Exercise description
Transcribe the listing below verbatim, reproducing every line without alteration.

Excerpts from spatial question data
** START **

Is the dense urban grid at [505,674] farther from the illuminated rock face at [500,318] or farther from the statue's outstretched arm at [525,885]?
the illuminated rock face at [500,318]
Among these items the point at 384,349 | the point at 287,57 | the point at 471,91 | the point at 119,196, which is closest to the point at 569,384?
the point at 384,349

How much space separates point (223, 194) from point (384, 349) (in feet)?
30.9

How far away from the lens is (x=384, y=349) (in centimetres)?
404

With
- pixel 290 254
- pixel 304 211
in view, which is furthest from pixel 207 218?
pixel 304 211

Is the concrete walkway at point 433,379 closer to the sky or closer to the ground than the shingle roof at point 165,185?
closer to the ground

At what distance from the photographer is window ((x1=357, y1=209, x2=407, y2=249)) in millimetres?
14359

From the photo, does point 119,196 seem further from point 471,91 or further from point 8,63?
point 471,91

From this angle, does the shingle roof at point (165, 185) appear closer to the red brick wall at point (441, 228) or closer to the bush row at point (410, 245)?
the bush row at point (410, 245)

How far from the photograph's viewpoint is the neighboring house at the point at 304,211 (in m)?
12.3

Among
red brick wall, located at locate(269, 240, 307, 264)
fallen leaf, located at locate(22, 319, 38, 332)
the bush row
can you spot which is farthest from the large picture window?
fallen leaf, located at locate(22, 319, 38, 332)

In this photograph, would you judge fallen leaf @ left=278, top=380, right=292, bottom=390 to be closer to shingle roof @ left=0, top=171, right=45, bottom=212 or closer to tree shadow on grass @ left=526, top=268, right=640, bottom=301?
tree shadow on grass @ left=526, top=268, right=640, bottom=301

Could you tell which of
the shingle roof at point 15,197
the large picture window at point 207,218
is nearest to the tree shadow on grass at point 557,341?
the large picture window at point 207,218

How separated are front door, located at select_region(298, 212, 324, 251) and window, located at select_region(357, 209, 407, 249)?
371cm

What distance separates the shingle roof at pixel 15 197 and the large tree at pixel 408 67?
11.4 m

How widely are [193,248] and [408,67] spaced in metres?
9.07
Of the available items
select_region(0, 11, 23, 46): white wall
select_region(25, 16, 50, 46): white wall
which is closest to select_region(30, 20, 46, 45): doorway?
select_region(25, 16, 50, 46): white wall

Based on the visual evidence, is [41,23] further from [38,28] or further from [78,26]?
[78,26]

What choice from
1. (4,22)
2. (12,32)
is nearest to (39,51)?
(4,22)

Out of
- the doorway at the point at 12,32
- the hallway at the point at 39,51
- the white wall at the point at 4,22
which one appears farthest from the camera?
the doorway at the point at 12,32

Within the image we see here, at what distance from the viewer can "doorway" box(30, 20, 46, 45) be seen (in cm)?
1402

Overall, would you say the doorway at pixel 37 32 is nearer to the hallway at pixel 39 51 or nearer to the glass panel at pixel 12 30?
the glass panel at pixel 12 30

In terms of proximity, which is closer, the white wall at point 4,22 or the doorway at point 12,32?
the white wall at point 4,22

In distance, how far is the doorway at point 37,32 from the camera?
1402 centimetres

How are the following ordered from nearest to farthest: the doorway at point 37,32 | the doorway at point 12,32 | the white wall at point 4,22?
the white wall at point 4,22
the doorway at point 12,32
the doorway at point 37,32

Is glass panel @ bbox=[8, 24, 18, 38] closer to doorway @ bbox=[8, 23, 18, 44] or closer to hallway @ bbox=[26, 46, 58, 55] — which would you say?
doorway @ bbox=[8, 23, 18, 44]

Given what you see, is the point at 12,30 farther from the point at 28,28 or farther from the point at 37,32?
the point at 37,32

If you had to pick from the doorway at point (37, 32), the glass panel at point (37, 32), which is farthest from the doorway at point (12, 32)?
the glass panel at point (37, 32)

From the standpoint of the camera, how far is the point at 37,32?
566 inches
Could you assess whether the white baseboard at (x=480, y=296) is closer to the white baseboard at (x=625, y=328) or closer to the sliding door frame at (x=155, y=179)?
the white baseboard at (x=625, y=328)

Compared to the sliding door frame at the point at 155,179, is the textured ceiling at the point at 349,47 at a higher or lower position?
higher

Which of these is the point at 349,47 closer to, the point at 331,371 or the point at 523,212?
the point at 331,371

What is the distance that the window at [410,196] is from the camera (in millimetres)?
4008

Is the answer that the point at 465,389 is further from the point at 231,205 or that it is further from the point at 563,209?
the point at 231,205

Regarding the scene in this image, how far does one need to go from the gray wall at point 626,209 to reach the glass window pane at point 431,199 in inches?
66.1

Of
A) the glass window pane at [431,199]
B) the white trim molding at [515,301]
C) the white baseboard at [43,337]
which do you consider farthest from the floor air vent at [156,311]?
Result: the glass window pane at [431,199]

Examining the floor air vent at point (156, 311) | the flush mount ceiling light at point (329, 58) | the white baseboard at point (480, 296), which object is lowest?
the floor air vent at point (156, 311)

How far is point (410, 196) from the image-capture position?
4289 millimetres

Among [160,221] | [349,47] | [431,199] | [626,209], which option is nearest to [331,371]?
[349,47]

** END **

Answer to this problem
Is the dense urban grid at [505,674] farther from the illuminated rock face at [500,318] or farther from the statue's outstretched arm at [525,885]?
the illuminated rock face at [500,318]
Among these items the point at 384,349 | the point at 287,57 | the point at 471,91 | the point at 119,196, which is closest to the point at 569,384?
the point at 384,349

How much space separates point (223, 194) from point (384, 349) (in feet)?
30.9

How far away from the lens is (x=384, y=349) (in centimetres)?
404

With
- pixel 290 254
- pixel 304 211
in view, which is furthest from pixel 207 218?
pixel 304 211

Is the concrete walkway at point 433,379 closer to the sky or closer to the ground than the shingle roof at point 165,185?
closer to the ground

At what distance from the photographer is window ((x1=357, y1=209, x2=407, y2=249)) in millimetres?
14359

From the photo, does point 119,196 seem further from point 471,91 or further from point 8,63?
point 471,91

From this angle, does the shingle roof at point (165, 185) appear closer to the red brick wall at point (441, 228) or closer to the bush row at point (410, 245)?
the bush row at point (410, 245)

How far from the photograph's viewpoint is the neighboring house at the point at 304,211 (in m)?
12.3

Among
red brick wall, located at locate(269, 240, 307, 264)
fallen leaf, located at locate(22, 319, 38, 332)
the bush row
can you spot which is farthest from the large picture window?
fallen leaf, located at locate(22, 319, 38, 332)

In this photograph, would you judge fallen leaf @ left=278, top=380, right=292, bottom=390 to be closer to shingle roof @ left=0, top=171, right=45, bottom=212 or closer to tree shadow on grass @ left=526, top=268, right=640, bottom=301?
tree shadow on grass @ left=526, top=268, right=640, bottom=301

Could you tell which of
the shingle roof at point 15,197
the large picture window at point 207,218
is nearest to the tree shadow on grass at point 557,341?
the large picture window at point 207,218

How separated are front door, located at select_region(298, 212, 324, 251) and window, located at select_region(357, 209, 407, 249)?
371cm

What distance separates the shingle roof at pixel 15 197 and the large tree at pixel 408 67?
11.4 m

How widely are [193,248] and [408,67] spaced in metres?
9.07
Of the available items
select_region(0, 11, 23, 46): white wall
select_region(25, 16, 50, 46): white wall
which is closest to select_region(30, 20, 46, 45): doorway?
select_region(25, 16, 50, 46): white wall

Based on the visual evidence, is [41,23] further from [38,28] or further from [78,26]?
[78,26]

What choice from
1. (4,22)
2. (12,32)
is nearest to (39,51)?
(4,22)

Out of
- the doorway at the point at 12,32
- the hallway at the point at 39,51
- the white wall at the point at 4,22
which one appears farthest from the camera?
the doorway at the point at 12,32

Within the image we see here, at what distance from the viewer can "doorway" box(30, 20, 46, 45) be seen (in cm)?
1402

Overall, would you say the doorway at pixel 37 32 is nearer to the hallway at pixel 39 51 or nearer to the glass panel at pixel 12 30?
the glass panel at pixel 12 30

In terms of proximity, which is closer, the white wall at point 4,22 or the doorway at point 12,32?
the white wall at point 4,22

In distance, how far is the doorway at point 37,32 from the camera?
1402 centimetres

How are the following ordered from nearest to farthest: the doorway at point 37,32 | the doorway at point 12,32 | the white wall at point 4,22?
the white wall at point 4,22
the doorway at point 12,32
the doorway at point 37,32

Is glass panel @ bbox=[8, 24, 18, 38] closer to doorway @ bbox=[8, 23, 18, 44] or closer to hallway @ bbox=[26, 46, 58, 55] — which would you say?
doorway @ bbox=[8, 23, 18, 44]

Given what you see, is the point at 12,30 farther from the point at 28,28 or farther from the point at 37,32?
the point at 37,32

If you had to pick from the doorway at point (37, 32), the glass panel at point (37, 32), which is farthest from the doorway at point (12, 32)?
the glass panel at point (37, 32)

From the standpoint of the camera, how far is the point at 37,32?
566 inches
Could you assess whether the white baseboard at (x=480, y=296) is closer to the white baseboard at (x=625, y=328) or closer to the sliding door frame at (x=155, y=179)?
the white baseboard at (x=625, y=328)

Compared to the sliding door frame at the point at 155,179, is the textured ceiling at the point at 349,47 at a higher or lower position?
higher

Which of these is the point at 349,47 closer to, the point at 331,371 or the point at 523,212?
the point at 331,371

What is the distance that the window at [410,196] is from the camera (in millimetres)?
4008

Is the answer that the point at 465,389 is further from the point at 231,205 or that it is further from the point at 563,209?
the point at 231,205

Regarding the scene in this image, how far does one need to go from the gray wall at point 626,209 to reach the glass window pane at point 431,199 in inches?
66.1

Of
A) the glass window pane at [431,199]
B) the white trim molding at [515,301]
C) the white baseboard at [43,337]
which do you consider farthest from the floor air vent at [156,311]?
Result: the glass window pane at [431,199]

Examining the floor air vent at point (156, 311) | the flush mount ceiling light at point (329, 58) | the white baseboard at point (480, 296), which object is lowest?
the floor air vent at point (156, 311)

How far is point (410, 196) from the image-capture position?
4289 millimetres

Among [160,221] | [349,47] | [431,199] | [626,209], which option is nearest to [331,371]?
[349,47]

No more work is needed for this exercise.